The Center of Excellence for Consumer Financial Lives in Transition work has focused on life transitions less visible to the financial services industry. Through our work we have uncovered two more less visible transitions rooted in familial relationships.

What does it mean to make a financial transition? When we started the Center of Excellence for Consumer Financial Lives in Transition, we decided to define the term broadly. We knew that you, the folks who work in credit unions and care about your members’ financial health, were keenly attuned to transitions such as retiring and purchasing a home. We decided to focus on transitions that live outside of the typical financial “boxes,” transitions that are often less visible to the financial services industry. In setting our research agenda, we created three areas of focus: costs of health care, criminal justice involvement, and the changing nature of work.
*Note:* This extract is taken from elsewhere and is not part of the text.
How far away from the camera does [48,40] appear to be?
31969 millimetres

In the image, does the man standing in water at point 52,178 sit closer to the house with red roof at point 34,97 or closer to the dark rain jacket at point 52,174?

Through our conversations with you and our engagements with other experts, we’ve uncovered more of these less visible transitions, and our work has grown even more interesting and complex. In this post I’ll be writing about two additional transitions—the transition young adults go through as they are becoming independent from their parents and caregivers, and the transition older adults undergo as they become increasingly dependent on their children.

1. Young Adult Independence

One of our recent events featured NYU scholar Kate Zaloom, who studies the financial behavior of families who are preparing to send their children to college. We invited Dr. Zaloom because many of you had already expressed an interest in this age group and had questions about the transitions young people go through when they’re leaving their parents’ homes and establishing themselves as independent adults.

Whether or not they attend college, young adults who are entering the workforce face incredible challenges to achieving financial health.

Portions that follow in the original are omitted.